Legra menoleh pada Ara, "Jelas ada, kamu juga bisa merasakan itu." Mereka sama-sama tersenyum satu sama lain. Senyum yang menunjukkan bahwa imajinasi mereka kini telah sepadan. Ara telah mengerti dan menempatkan imajinasi itu pula dalam benaknya. Akan ia simpan rapat apabila hal seperti ini akan terjadi lagi di masa depan, bersama Legra.
"Iya deh, aku percaya."
"Nggak boleh percaya sama aku, nanti jatuhnya musyrik."
"Eh, iya." Dan mereka sama-sama tertawa.
Begitulah terkadang, mereka akan menyempatkan waktu di kala hari yang sibuk. Berjumpa di ujung waktu berkerja atau malam hari dengan menikmati ramainya kota Jakarta.

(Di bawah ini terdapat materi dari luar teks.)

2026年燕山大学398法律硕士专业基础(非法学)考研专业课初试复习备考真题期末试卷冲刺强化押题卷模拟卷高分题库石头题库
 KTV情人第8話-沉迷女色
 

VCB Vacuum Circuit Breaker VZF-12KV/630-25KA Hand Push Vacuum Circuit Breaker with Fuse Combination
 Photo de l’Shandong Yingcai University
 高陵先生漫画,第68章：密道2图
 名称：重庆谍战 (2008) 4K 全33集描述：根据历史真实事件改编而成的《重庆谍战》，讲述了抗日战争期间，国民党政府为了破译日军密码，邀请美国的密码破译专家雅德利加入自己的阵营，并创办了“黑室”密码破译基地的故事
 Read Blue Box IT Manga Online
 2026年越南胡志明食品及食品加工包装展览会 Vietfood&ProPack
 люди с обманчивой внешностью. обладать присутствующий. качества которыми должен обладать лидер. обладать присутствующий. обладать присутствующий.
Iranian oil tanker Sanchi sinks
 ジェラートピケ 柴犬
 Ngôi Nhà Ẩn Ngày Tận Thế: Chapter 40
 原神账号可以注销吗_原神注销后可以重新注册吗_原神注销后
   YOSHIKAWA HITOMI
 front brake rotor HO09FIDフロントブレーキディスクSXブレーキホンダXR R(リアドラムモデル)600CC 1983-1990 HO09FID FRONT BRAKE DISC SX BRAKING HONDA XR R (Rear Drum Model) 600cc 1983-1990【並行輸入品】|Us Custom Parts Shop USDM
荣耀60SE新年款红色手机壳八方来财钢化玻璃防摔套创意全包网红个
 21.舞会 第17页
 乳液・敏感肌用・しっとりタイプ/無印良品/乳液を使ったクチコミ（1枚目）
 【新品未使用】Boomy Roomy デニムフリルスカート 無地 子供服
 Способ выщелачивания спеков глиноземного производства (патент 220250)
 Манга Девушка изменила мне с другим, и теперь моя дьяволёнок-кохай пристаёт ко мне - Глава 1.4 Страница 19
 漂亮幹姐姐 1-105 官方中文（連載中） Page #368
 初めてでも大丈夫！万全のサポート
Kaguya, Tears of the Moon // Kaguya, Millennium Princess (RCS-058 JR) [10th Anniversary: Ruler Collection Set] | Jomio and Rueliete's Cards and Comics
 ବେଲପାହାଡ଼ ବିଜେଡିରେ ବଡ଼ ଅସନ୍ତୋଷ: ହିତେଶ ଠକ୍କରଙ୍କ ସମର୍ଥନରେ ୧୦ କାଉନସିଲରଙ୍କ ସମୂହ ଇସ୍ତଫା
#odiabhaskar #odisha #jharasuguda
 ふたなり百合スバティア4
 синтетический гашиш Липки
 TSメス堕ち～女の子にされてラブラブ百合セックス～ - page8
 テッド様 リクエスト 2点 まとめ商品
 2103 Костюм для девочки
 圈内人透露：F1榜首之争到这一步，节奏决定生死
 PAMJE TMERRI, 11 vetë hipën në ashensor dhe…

Tidak sabar jika harus menunggu waktu rehat mereka di ujung minggu. Semuanya demi.. demi Ara, dia yang tak mempunyai teman selain Astri dan Legra sendiri. Sedangkan Astri tak jarang berpulang malam pula untuk menghabiskan waktu di GYM atau pergi bersama teman-teman yang bisa di bilang sangat berbeda dengan Ara.
Beruntung besok adalah hari sabtu, mereka akan kembali bertemu jika Legra mau. Dia sering kali menyempatkan datang ke perusahaan pemroduksi film yang Ara tempati untuk bekerja. Katanya di sana ada salah seorang teman Legra yang belum pernah Ara temui sampai saat ini meski sudah terhitung bulan ke sekian Ara menempati. Legra berkata itu adalah rahasianya dan temannya jika mereka berteman.